Dead Space: Extraction Review
Game: Dead Space: Extraction
Developer: Vicarious Visions
Release: Out Now
This frantic, fast-paced prequel to last year’s Dead Space has traded in the original’s third-person view for a first-person on-rails shooter similar to House of the Dead and Time Crisis. Set in the distant future on a barren planet, a human colony prepares to “crack” the land for vital resources when a strange artefact is discovered. As a team of engineers attempts to move this object, most of the colony suddenly turns insane, eventually into vicious monsters called Necromorphs that come in all shapes and sizes. You’re job, playing as a number of survivors, is to escape the horror.
Queue 10 levels of intense action, shooting everything in sight and praying you’ll make it out alive. Extraction is a wild ride from start to finish, but doesn’t play like any other light gun game. For example, aiming for the head won’t get you anywhere. Instead you have to go for the legs and arms, trying to slow the enemy down before they can get to you. It makes for a different, more exciting experience compared to what you may have played before. The pressure only builds as more enemies pile onto the screen, and you may well find yourself starting to sweat with anxiety. Other cool additions like using stasis to slow Necromorphs down, or a weapon that shoots spinning blades that you can then move with the controller only add to the experience. The first game was a refreshing addition to the survival horror genre, Extraction is very much the same, only on a new console and a new genre.
You can play through the campaign by yourself, but it’s even better to blast through with a friend in 2 player co-op. The story is constantly moving, perhaps sometimes a little too much for one level, meaning you spend a lot of time listening rather than shooting. Thankfully the plot is engaging enough to keep you interested, the voice acting is top notch, and the graphics actually manage to look quite a bit like the original game, despite being on the Wii over PS3/360.

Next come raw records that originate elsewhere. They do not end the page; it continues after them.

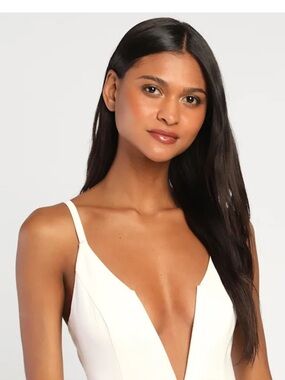 Lulus NWOT Plunging V Neck White Sleeveless Bodysuit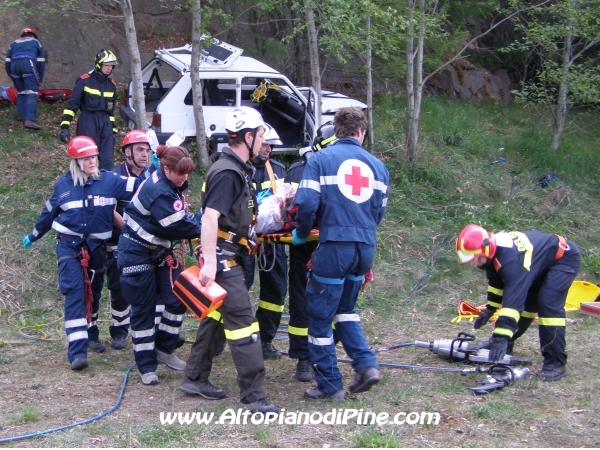 Estrazione del ferito dall'auto e trasporto in zona sicura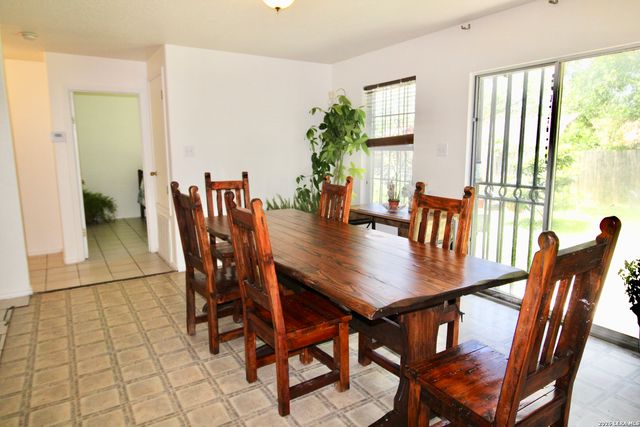 8335 Sweet Maiden st, San Antonio, TX 78242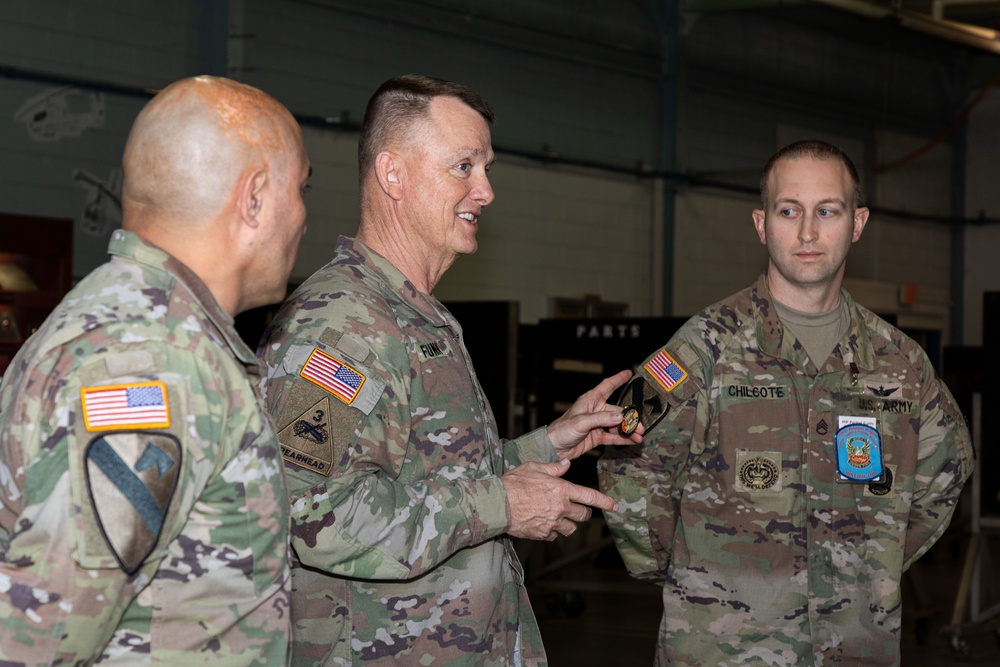 TRADOC Commander visits 128th Aviation Brigade Soldiers at Fort Eustis!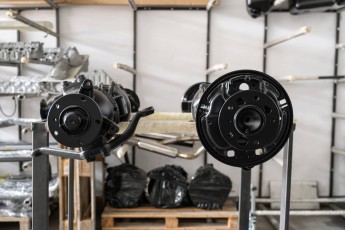 3-028-Vintage-Mercedes-GWagon-MidnightBlue-080489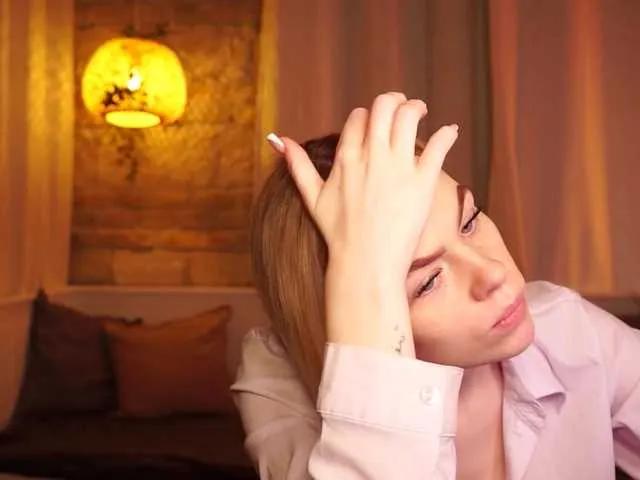 SnowwBarbie from BongaCams is Freechat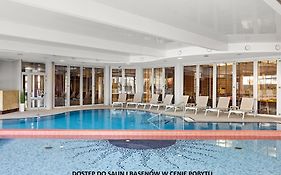 Maloves Resort & Spa, Pokoje W Bocznych Budynkach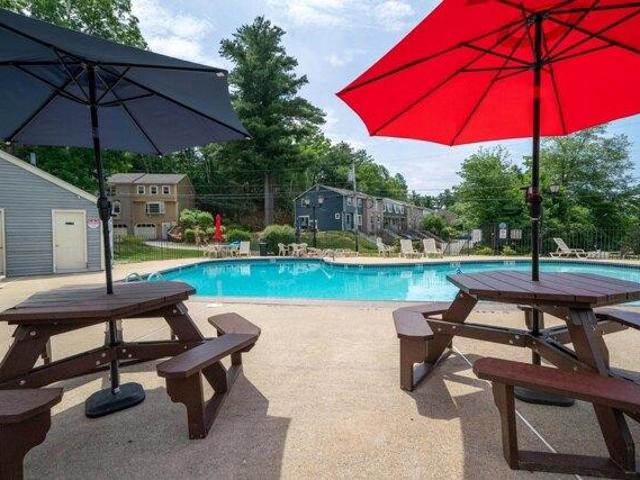 2 bedroom, Nashua NH 03063 105496364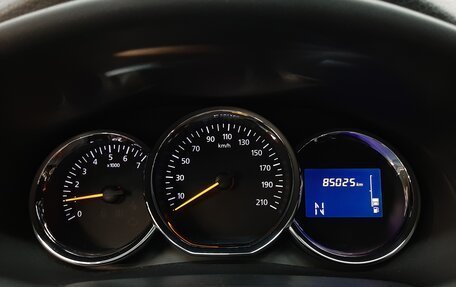 Renault Logan II, 2015 год, 630 000 рублей, 8 фотография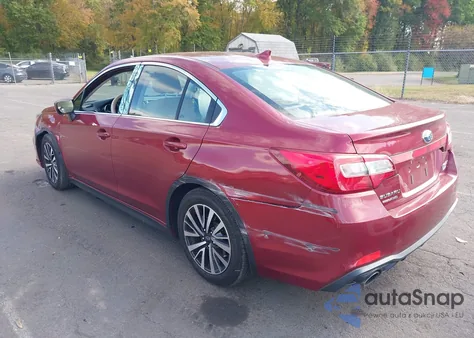 2018 Subaru Legacy 2.5I Premium z USA, uszkodzony, nr VIN 4S3BNAC69J3017766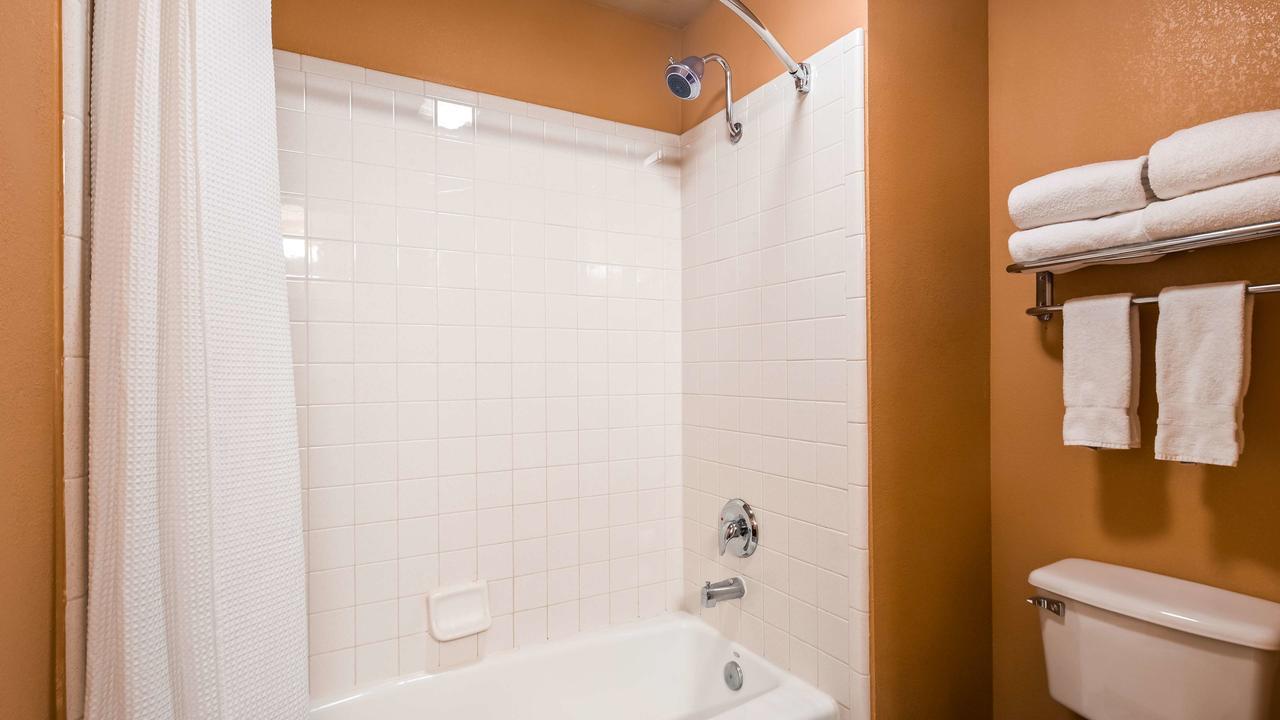 Best Western Orchard Inn ユカイア エクステリア 写真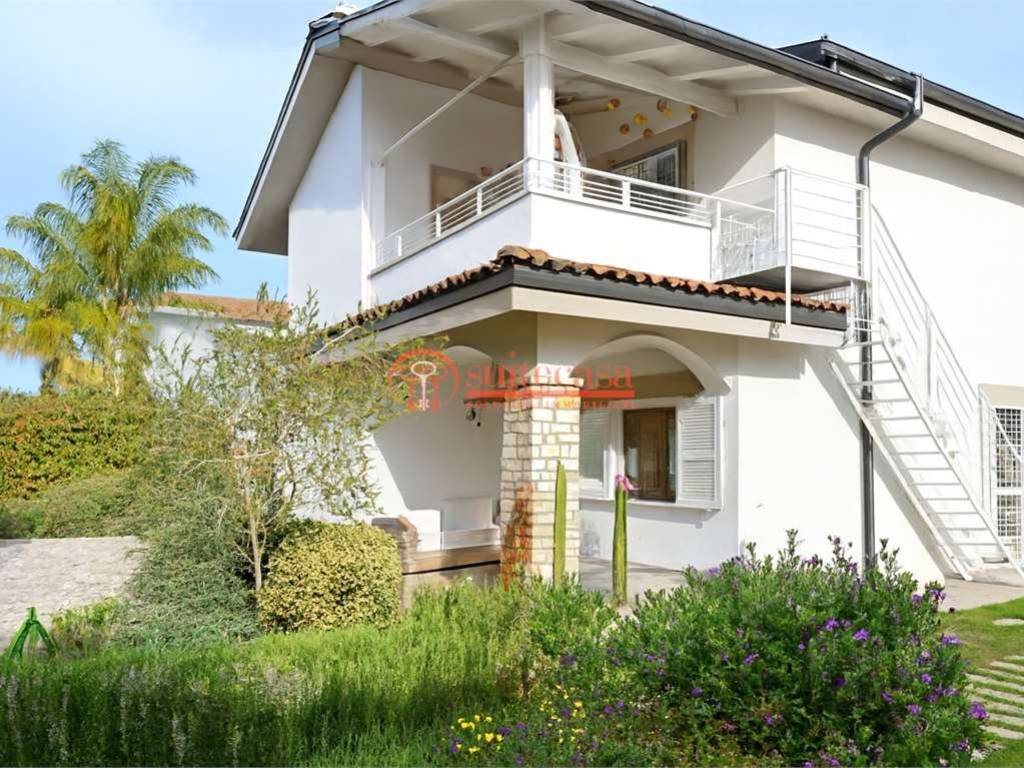 Villa a Trani in via Martiri di Palermo - Foto 2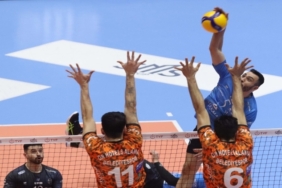 altekma-alanya-belediyesporu-rahat-gecti-LiHKU8p1.jpg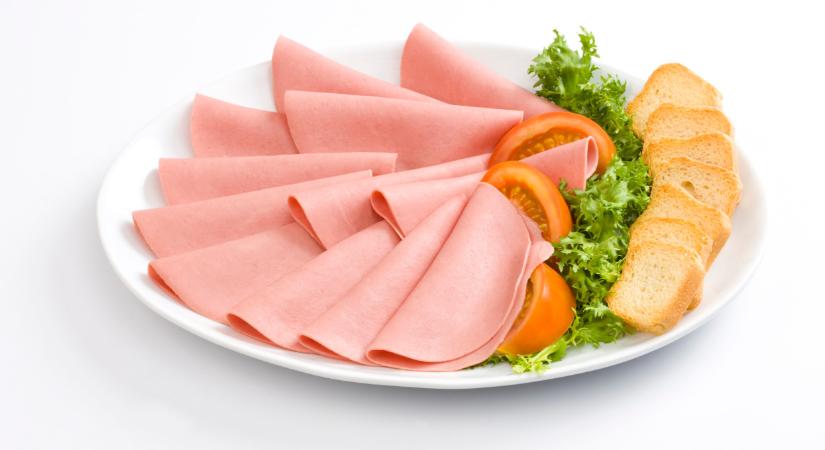 Így készül a legfinomabb házi párizsi: felejtsd el a bolti gagyit, ebbe semmilyen adalék nem kell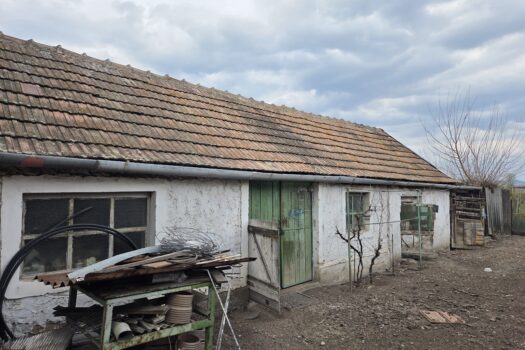 🏡 Tágas telekkel rendelkező családi ház eladó Szerencsen – kivételes lehetőség felújítóknak és otthonteremtőknek!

It doesn’t end once you’re done with the story, either. There are weapon upgrades to collect, digital comics to watch, and a challenge mode that sees you trying to beat high scores. It all runs out eventually, but Extraction does what it can to keep the disc in your Wii for a while.
Overall Dead Space: Extraction works in a number of ways to deliver one of the best shooters on Wii. You may not have the control of an FPS, but the weapons, enemy types, limb slicing, and tight presentation more than make up for it. You might get more out of it if you played the first Dead Space, but that shouldn’t be any reason for you not to pick up a Wii Remote and start blasting away.